(Beginning of PROVIDED RECORDS)

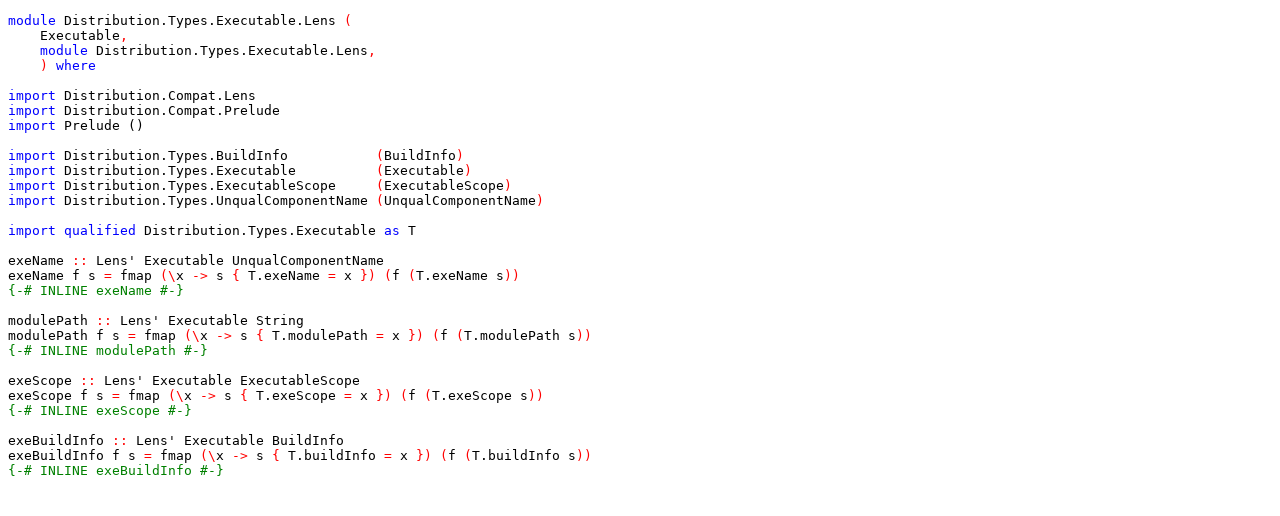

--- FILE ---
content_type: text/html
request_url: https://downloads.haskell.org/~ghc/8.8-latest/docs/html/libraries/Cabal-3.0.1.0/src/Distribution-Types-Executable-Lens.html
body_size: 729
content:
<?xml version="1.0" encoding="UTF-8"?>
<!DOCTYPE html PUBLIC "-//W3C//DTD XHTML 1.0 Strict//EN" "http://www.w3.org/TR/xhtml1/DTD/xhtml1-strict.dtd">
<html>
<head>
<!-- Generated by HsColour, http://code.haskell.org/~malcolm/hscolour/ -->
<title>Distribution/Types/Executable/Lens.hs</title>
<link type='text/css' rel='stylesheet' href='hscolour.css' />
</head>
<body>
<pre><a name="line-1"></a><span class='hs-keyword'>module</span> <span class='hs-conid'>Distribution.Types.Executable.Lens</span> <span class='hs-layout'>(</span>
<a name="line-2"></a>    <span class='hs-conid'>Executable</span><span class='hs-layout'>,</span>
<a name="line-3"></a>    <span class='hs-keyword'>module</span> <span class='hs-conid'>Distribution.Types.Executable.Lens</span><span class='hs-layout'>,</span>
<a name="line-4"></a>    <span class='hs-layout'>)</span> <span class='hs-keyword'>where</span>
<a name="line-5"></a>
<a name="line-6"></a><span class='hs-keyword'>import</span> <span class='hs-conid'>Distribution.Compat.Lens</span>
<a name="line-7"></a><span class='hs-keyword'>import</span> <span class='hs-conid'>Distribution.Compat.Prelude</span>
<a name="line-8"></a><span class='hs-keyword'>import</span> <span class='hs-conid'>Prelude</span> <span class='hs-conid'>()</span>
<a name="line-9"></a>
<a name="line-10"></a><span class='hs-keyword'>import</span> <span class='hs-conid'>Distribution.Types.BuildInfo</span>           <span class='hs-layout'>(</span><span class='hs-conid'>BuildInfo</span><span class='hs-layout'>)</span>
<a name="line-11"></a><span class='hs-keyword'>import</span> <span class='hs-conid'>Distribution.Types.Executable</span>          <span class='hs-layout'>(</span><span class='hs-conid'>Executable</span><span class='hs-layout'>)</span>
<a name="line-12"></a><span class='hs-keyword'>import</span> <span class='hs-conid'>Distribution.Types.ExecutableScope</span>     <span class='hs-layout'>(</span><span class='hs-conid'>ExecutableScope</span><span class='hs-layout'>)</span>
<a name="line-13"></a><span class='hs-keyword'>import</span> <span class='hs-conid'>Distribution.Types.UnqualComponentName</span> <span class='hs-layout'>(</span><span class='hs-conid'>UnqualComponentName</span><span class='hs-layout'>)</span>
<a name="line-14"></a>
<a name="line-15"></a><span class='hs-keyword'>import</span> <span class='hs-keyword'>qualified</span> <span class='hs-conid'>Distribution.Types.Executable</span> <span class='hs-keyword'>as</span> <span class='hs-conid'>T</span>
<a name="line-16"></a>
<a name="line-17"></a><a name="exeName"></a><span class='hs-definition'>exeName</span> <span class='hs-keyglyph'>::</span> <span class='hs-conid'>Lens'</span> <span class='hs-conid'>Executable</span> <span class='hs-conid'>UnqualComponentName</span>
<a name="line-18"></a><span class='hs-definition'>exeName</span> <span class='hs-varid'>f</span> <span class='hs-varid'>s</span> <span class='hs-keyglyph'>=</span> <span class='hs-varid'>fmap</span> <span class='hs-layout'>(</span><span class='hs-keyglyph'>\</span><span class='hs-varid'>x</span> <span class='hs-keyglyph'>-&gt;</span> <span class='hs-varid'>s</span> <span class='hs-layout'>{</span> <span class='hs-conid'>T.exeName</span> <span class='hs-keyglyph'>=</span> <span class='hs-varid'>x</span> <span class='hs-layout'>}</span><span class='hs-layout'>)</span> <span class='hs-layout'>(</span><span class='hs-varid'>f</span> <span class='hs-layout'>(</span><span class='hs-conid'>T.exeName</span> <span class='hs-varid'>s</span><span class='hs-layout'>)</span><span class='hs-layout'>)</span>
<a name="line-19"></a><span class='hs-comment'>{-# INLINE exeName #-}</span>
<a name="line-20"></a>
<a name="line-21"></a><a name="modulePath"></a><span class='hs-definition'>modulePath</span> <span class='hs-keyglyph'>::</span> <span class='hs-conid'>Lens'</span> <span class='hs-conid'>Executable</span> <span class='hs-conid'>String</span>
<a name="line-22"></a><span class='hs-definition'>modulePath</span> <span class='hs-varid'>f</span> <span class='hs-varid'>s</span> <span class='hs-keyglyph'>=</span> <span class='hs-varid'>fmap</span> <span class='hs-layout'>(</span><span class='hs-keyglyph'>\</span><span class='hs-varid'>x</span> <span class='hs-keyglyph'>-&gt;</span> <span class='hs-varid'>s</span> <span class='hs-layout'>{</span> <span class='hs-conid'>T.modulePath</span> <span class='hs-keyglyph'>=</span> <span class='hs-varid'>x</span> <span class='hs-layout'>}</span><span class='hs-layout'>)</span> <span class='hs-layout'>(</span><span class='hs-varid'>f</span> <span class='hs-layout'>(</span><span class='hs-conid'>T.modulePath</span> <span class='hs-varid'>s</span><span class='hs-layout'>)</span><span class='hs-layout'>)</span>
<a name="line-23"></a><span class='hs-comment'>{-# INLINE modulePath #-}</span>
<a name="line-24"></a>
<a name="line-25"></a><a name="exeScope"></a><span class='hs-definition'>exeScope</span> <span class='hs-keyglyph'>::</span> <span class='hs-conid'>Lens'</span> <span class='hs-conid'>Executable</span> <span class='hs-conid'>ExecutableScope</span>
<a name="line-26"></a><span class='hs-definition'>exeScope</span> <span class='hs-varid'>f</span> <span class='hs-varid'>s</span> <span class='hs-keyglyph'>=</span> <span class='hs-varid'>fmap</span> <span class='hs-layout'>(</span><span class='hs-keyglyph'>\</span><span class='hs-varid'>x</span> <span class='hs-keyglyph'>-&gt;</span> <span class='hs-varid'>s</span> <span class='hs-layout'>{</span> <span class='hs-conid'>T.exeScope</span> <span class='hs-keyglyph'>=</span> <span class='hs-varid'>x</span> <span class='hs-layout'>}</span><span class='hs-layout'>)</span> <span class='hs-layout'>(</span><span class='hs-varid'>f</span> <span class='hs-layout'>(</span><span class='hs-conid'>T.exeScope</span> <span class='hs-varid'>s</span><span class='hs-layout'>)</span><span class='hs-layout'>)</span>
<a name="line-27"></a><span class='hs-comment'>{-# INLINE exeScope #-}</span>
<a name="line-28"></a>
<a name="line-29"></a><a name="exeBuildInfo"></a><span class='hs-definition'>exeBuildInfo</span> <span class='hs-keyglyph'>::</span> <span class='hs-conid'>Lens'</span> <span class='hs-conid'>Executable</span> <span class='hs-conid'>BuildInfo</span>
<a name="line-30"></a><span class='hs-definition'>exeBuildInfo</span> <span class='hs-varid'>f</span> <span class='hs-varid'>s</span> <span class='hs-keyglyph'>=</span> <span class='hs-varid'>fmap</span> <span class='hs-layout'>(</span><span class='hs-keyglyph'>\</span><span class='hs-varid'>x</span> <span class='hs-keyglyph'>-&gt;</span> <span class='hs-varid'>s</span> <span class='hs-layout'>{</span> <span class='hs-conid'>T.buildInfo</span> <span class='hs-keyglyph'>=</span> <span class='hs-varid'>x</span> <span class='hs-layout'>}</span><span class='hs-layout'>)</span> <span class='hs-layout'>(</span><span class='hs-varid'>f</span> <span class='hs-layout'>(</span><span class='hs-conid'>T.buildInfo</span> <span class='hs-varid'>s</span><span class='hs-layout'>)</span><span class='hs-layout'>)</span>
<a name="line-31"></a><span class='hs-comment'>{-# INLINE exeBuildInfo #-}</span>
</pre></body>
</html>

(End of PROVIDED RECORDS)

▸ HOW TO COMPLETE THIS TASK:
Only the listing above, set down exactly and without pictures, belongs in the answer.

▸ OUTPUT FOR THIS EXERCISE:
--- FILE ---
content_type: text/html
request_url: https://downloads.haskell.org/~ghc/8.8-latest/docs/html/libraries/Cabal-3.0.1.0/src/Distribution-Types-Executable-Lens.html
body_size: 729
content:
<?xml version="1.0" encoding="UTF-8"?>
<!DOCTYPE html PUBLIC "-//W3C//DTD XHTML 1.0 Strict//EN" "http://www.w3.org/TR/xhtml1/DTD/xhtml1-strict.dtd">
<html>
<head>
<!-- Generated by HsColour, http://code.haskell.org/~malcolm/hscolour/ -->
<title>Distribution/Types/Executable/Lens.hs</title>
<link type='text/css' rel='stylesheet' href='hscolour.css' />
</head>
<body>
<pre><a name="line-1"></a><span class='hs-keyword'>module</span> <span class='hs-conid'>Distribution.Types.Executable.Lens</span> <span class='hs-layout'>(</span>
<a name="line-2"></a>    <span class='hs-conid'>Executable</span><span class='hs-layout'>,</span>
<a name="line-3"></a>    <span class='hs-keyword'>module</span> <span class='hs-conid'>Distribution.Types.Executable.Lens</span><span class='hs-layout'>,</span>
<a name="line-4"></a>    <span class='hs-layout'>)</span> <span class='hs-keyword'>where</span>
<a name="line-5"></a>
<a name="line-6"></a><span class='hs-keyword'>import</span> <span class='hs-conid'>Distribution.Compat.Lens</span>
<a name="line-7"></a><span class='hs-keyword'>import</span> <span class='hs-conid'>Distribution.Compat.Prelude</span>
<a name="line-8"></a><span class='hs-keyword'>import</span> <span class='hs-conid'>Prelude</span> <span class='hs-conid'>()</span>
<a name="line-9"></a>
<a name="line-10"></a><span class='hs-keyword'>import</span> <span class='hs-conid'>Distribution.Types.BuildInfo</span>           <span class='hs-layout'>(</span><span class='hs-conid'>BuildInfo</span><span class='hs-layout'>)</span>
<a name="line-11"></a><span class='hs-keyword'>import</span> <span class='hs-conid'>Distribution.Types.Executable</span>          <span class='hs-layout'>(</span><span class='hs-conid'>Executable</span><span class='hs-layout'>)</span>
<a name="line-12"></a><span class='hs-keyword'>import</span> <span class='hs-conid'>Distribution.Types.ExecutableScope</span>     <span class='hs-layout'>(</span><span class='hs-conid'>ExecutableScope</span><span class='hs-layout'>)</span>
<a name="line-13"></a><span class='hs-keyword'>import</span> <span class='hs-conid'>Distribution.Types.UnqualComponentName</span> <span class='hs-layout'>(</span><span class='hs-conid'>UnqualComponentName</span><span class='hs-layout'>)</span>
<a name="line-14"></a>
<a name="line-15"></a><span class='hs-keyword'>import</span> <span class='hs-keyword'>qualified</span> <span class='hs-conid'>Distribution.Types.Executable</span> <span class='hs-keyword'>as</span> <span class='hs-conid'>T</span>
<a name="line-16"></a>
<a name="line-17"></a><a name="exeName"></a><span class='hs-definition'>exeName</span> <span class='hs-keyglyph'>::</span> <span class='hs-conid'>Lens'</span> <span class='hs-conid'>Executable</span> <span class='hs-conid'>UnqualComponentName</span>
<a name="line-18"></a><span class='hs-definition'>exeName</span> <span class='hs-varid'>f</span> <span class='hs-varid'>s</span> <span class='hs-keyglyph'>=</span> <span class='hs-varid'>fmap</span> <span class='hs-layout'>(</span><span class='hs-keyglyph'>\</span><span class='hs-varid'>x</span> <span class='hs-keyglyph'>-&gt;</span> <span class='hs-varid'>s</span> <span class='hs-layout'>{</span> <span class='hs-conid'>T.exeName</span> <span class='hs-keyglyph'>=</span> <span class='hs-varid'>x</span> <span class='hs-layout'>}</span><span class='hs-layout'>)</span> <span class='hs-layout'>(</span><span class='hs-varid'>f</span> <span class='hs-layout'>(</span><span class='hs-conid'>T.exeName</span> <span class='hs-varid'>s</span><span class='hs-layout'>)</span><span class='hs-layout'>)</span>
<a name="line-19"></a><span class='hs-comment'>{-# INLINE exeName #-}</span>
<a name="line-20"></a>
<a name="line-21"></a><a name="modulePath"></a><span class='hs-definition'>modulePath</span> <span class='hs-keyglyph'>::</span> <span class='hs-conid'>Lens'</span> <span class='hs-conid'>Executable</span> <span class='hs-conid'>String</span>
<a name="line-22"></a><span class='hs-definition'>modulePath</span> <span class='hs-varid'>f</span> <span class='hs-varid'>s</span> <span class='hs-keyglyph'>=</span> <span class='hs-varid'>fmap</span> <span class='hs-layout'>(</span><span class='hs-keyglyph'>\</span><span class='hs-varid'>x</span> <span class='hs-keyglyph'>-&gt;</span> <span class='hs-varid'>s</span> <span class='hs-layout'>{</span> <span class='hs-conid'>T.modulePath</span> <span class='hs-keyglyph'>=</span> <span class='hs-varid'>x</span> <span class='hs-layout'>}</span><span class='hs-layout'>)</span> <span class='hs-layout'>(</span><span class='hs-varid'>f</span> <span class='hs-layout'>(</span><span class='hs-conid'>T.modulePath</span> <span class='hs-varid'>s</span><span class='hs-layout'>)</span><span class='hs-layout'>)</span>
<a name="line-23"></a><span class='hs-comment'>{-# INLINE modulePath #-}</span>
<a name="line-24"></a>
<a name="line-25"></a><a name="exeScope"></a><span class='hs-definition'>exeScope</span> <span class='hs-keyglyph'>::</span> <span class='hs-conid'>Lens'</span> <span class='hs-conid'>Executable</span> <span class='hs-conid'>ExecutableScope</span>
<a name="line-26"></a><span class='hs-definition'>exeScope</span> <span class='hs-varid'>f</span> <span class='hs-varid'>s</span> <span class='hs-keyglyph'>=</span> <span class='hs-varid'>fmap</span> <span class='hs-layout'>(</span><span class='hs-keyglyph'>\</span><span class='hs-varid'>x</span> <span class='hs-keyglyph'>-&gt;</span> <span class='hs-varid'>s</span> <span class='hs-layout'>{</span> <span class='hs-conid'>T.exeScope</span> <span class='hs-keyglyph'>=</span> <span class='hs-varid'>x</span> <span class='hs-layout'>}</span><span class='hs-layout'>)</span> <span class='hs-layout'>(</span><span class='hs-varid'>f</span> <span class='hs-layout'>(</span><span class='hs-conid'>T.exeScope</span> <span class='hs-varid'>s</span><span class='hs-layout'>)</span><span class='hs-layout'>)</span>
<a name="line-27"></a><span class='hs-comment'>{-# INLINE exeScope #-}</span>
<a name="line-28"></a>
<a name="line-29"></a><a name="exeBuildInfo"></a><span class='hs-definition'>exeBuildInfo</span> <span class='hs-keyglyph'>::</span> <span class='hs-conid'>Lens'</span> <span class='hs-conid'>Executable</span> <span class='hs-conid'>BuildInfo</span>
<a name="line-30"></a><span class='hs-definition'>exeBuildInfo</span> <span class='hs-varid'>f</span> <span class='hs-varid'>s</span> <span class='hs-keyglyph'>=</span> <span class='hs-varid'>fmap</span> <span class='hs-layout'>(</span><span class='hs-keyglyph'>\</span><span class='hs-varid'>x</span> <span class='hs-keyglyph'>-&gt;</span> <span class='hs-varid'>s</span> <span class='hs-layout'>{</span> <span class='hs-conid'>T.buildInfo</span> <span class='hs-keyglyph'>=</span> <span class='hs-varid'>x</span> <span class='hs-layout'>}</span><span class='hs-layout'>)</span> <span class='hs-layout'>(</span><span class='hs-varid'>f</span> <span class='hs-layout'>(</span><span class='hs-conid'>T.buildInfo</span> <span class='hs-varid'>s</span><span class='hs-layout'>)</span><span class='hs-layout'>)</span>
<a name="line-31"></a><span class='hs-comment'>{-# INLINE exeBuildInfo #-}</span>
</pre></body>
</html>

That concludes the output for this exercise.